"Halo, nona muda. Kamu terlihat sangat menawan, apa aku boleh meminjam senyumanmu?"
"Hey, Aku sudah bukan nona muda lagi."
"Tapi kau masih terlihat sama di mataku, masih terlihat cantik dengan ekperesi arogan sama seperti dahulu."
Itulah percakapan kami sekarang dan juga rasa romantis yang dulu pernah aku ucapkan terhadapnya. Ternyata perasaan seperti ini tetap bertahan meski sudah berpuluh-puluh tahun lamanya.
Yapp, tiga puluh tahun yang lalu.
Setidaknya waktu itu jatuh cinta menurutku tidak akan semenarik ini. Seperti hal nya kau menyukainya sementara dan perasaannya bisa tiba-tiba menghilang begitu saja. Entah kapan tibanya, tetapi kehidupan ternyata kadang tak pernah dapat diterka oleh akal manusia.
***
Aku Ben, tahun ini menjadi mahasiswa akhir yang sebentar lagi akan menghadapi skripsi, sidang, dan kelak wisuda. Aku hobi menulis--yang bahkan sering meniru kelakuan para penyair dari sisi keromantisannya atau ke-nyelenehannya. Sebab entah kenapa semakin lama menulis itu dunia kadang menjadi lebih kecil dan waktu di dunia ini juga semakin singkat.
Hari ini selesai dari perpustakaan aku pergi ke taman kampus yang biasanya menjadi tempat bersantai para mahasiswa. Sembari menenteng tas yang bergelembung dan memegang buku puisi karya Amir Hamzah--penyair kesukaanku untuk kubaca nanti. Di taman kadang ramai tapi kadang sepi juga, lebih banyak yang berkumpul di sini biasanya adalah mahasiswa semester baru. Tapi hari ini ternyata cukup sepi karena banyak bangku dan tempat yang terlihat kosong.

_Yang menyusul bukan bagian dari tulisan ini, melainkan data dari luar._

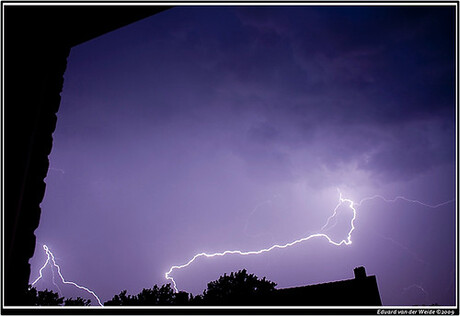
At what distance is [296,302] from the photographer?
11.3 metres

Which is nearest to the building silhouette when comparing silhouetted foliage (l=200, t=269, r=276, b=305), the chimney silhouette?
the chimney silhouette

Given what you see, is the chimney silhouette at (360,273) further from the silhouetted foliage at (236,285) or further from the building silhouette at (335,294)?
the silhouetted foliage at (236,285)

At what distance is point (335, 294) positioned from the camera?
11.4 m

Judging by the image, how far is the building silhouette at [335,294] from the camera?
11.0 m

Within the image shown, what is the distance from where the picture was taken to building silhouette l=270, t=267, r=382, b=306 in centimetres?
1102

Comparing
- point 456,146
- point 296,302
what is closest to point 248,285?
point 296,302

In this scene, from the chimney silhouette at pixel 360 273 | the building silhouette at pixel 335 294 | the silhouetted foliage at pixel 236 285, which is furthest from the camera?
the silhouetted foliage at pixel 236 285

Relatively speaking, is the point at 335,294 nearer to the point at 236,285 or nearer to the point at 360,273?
the point at 360,273

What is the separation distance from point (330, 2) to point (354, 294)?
1230cm

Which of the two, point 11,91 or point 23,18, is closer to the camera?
point 11,91

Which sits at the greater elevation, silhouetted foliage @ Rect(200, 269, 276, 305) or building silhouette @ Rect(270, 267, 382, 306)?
building silhouette @ Rect(270, 267, 382, 306)

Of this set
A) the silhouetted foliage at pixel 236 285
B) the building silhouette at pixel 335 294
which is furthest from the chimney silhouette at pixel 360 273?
the silhouetted foliage at pixel 236 285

Aku berjalan menuju sepertiga taman ini tempat biasanya aku duduk. Namun di sana ternyata ada seorang wanita yang sudah menempatinya. Meskipun aku tetap menuju ke arah sana karena mungkin itu tempat favoritku.
"Halo, nona muda. Boleh aku duduk di sini?" Tanyaku tepat di depan wanita tersebut.